The first of the sketches was published on May 22, 1863, in the abolitionist magazine Boston Commonwealth edited by family friend Franklin Benjamin Sanborn. The final sketch was published on June 26. Alcott herself did not care much for the writings, dismissing the idea that they were "witty", and admitted, "I wanted money." The pieces received great critical and popular acclaim making Alcott an overnight success.

Transcendentalist Moncure D. Conway, who helped secure the publication of the sketches in the Commonwealth, recommended they be collected as a book.
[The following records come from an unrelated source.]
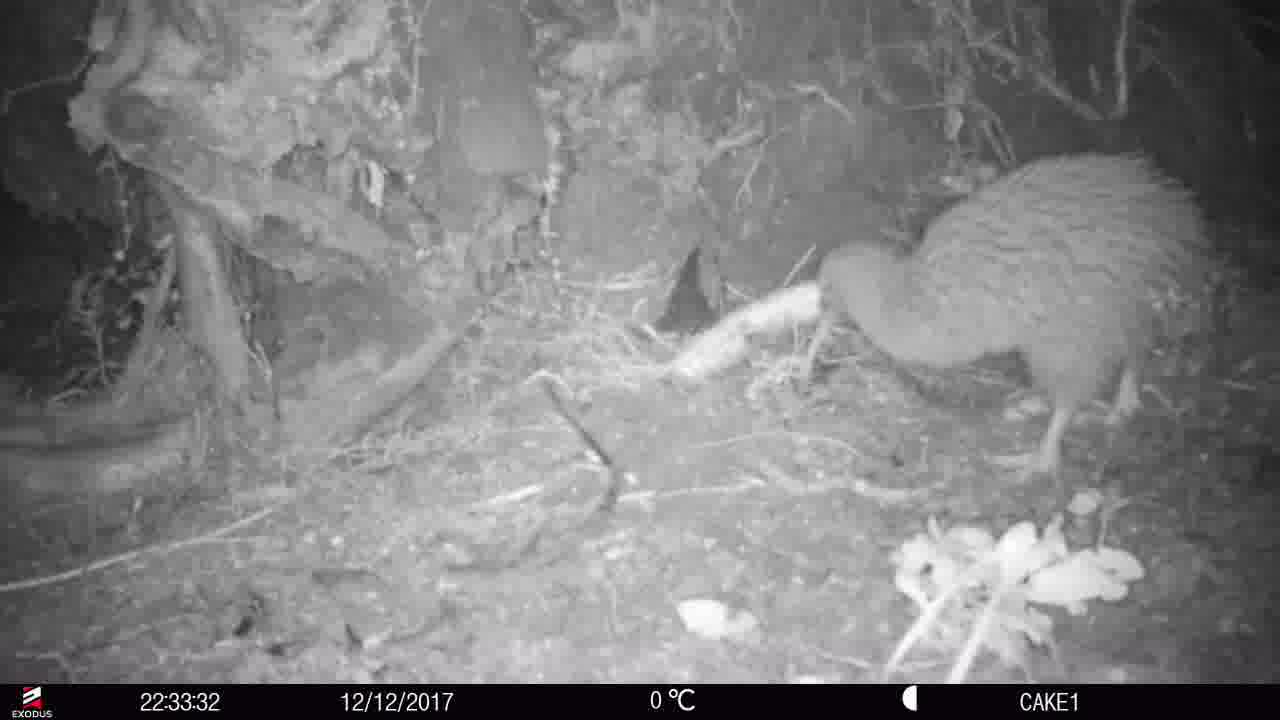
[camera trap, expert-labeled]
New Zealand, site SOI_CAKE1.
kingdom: Animalia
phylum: Chordata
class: Aves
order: Apterygiformes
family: Apterygidae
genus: Apteryx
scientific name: Apteryx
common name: kiwi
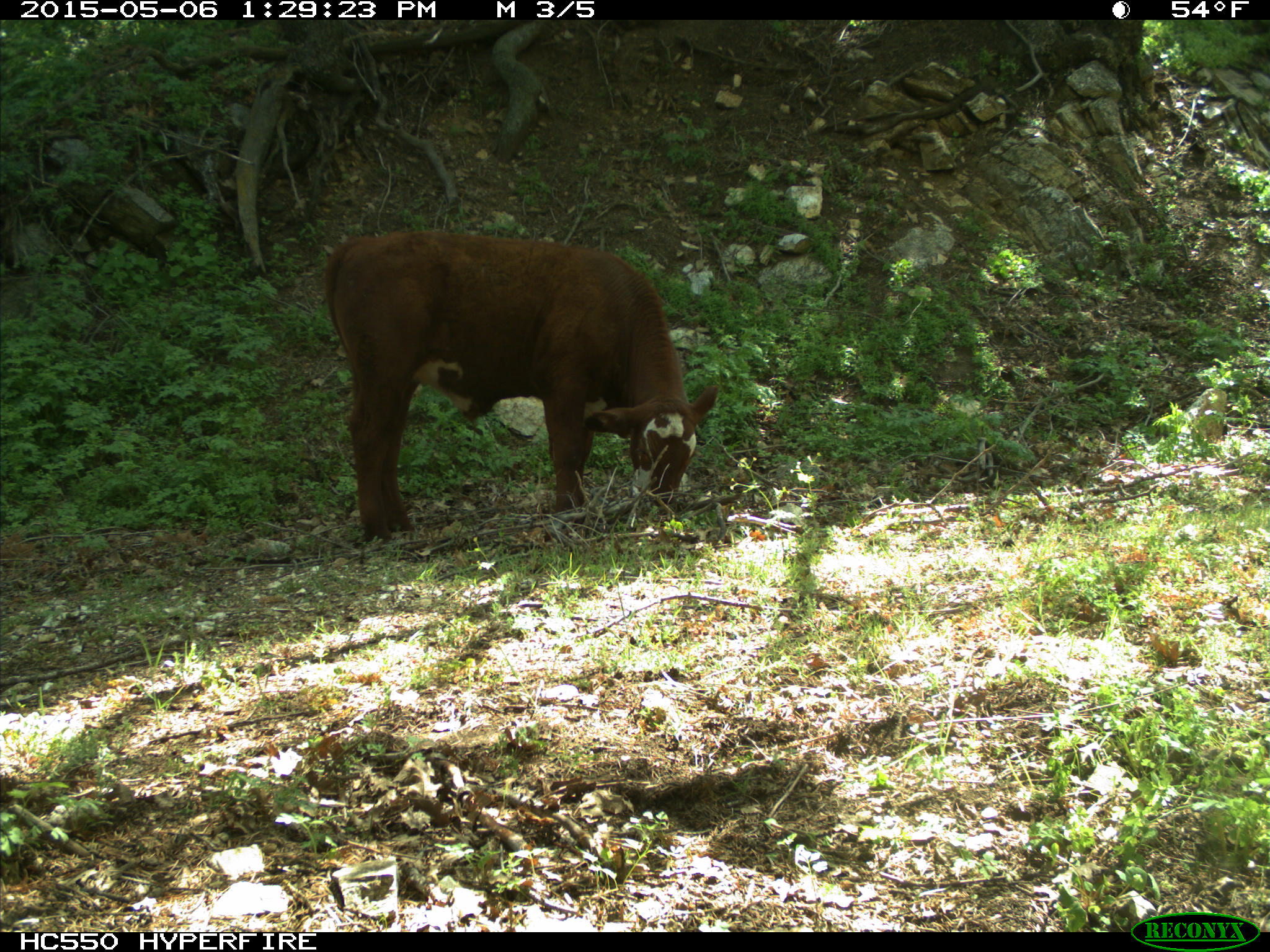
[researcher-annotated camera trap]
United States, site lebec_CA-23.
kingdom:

The author was approached by Thomas Niles, an up-and-coming employee of Roberts Brothers, to publish the sketches in book form. Instead, she turned to the more established publisher James Redpath, who paid her $40 for the book. At her father's suggestion, the book was dedicated to Hannah Stevenson, a friend who had helped Alcott secure her position as a volunteer nurse. The book, priced at 50 cents, earned the author five cents in royalties for every copy sold, with an additional five cents donated to children orphaned by the war. Years later, Walt Whitman contacted Redpath, hoping he would publish his own recollections as a Civil War nurse. As he wrote, the book Memoranda During the War, would be "something considerably more than mere hospital sketches."

Fourteen years later after its publication, Alcott reflected on avoiding Roberts Brothers, who later published Little Women (1868): "Shortsighted Louisa! Little did you dream that this same Roberts Brothers were to help you make your fortune a few years later." After that novel's success, Niles offered to republish Hospital Sketches under the Roberts Brothers imprint, and Alcott slightly expanded it.

==Reception==
Louisa May Alcott's father Amos Bronson Alcott predicted the sketches "likely to be popular, the subject and style of treatment alike commending it to the reader, and to the Army especially. I see nothing in the way of a good appreciation of Louisa's merits as a woman and a writer. Nothing could be more surprising to her or agreeable to us." Her father was right; when it proved popular, Alcott was surprised by her own success. As she wrote: "I cannot see why people like a few extracts from topsey turvey letters written on inverted tea kettles, waiting for gruel to warm, or poultices to cool, [or] for boys to wake and be tormented." Henry James, Sr. wrote her a letter to applaud "her charming pictures of hospital service." The Boston Evening Transcript called the book "fluent and sparkling, with touches of quiet humor and lively wit". Alcott herself wrote: "I find I've done a good thing without knowing it."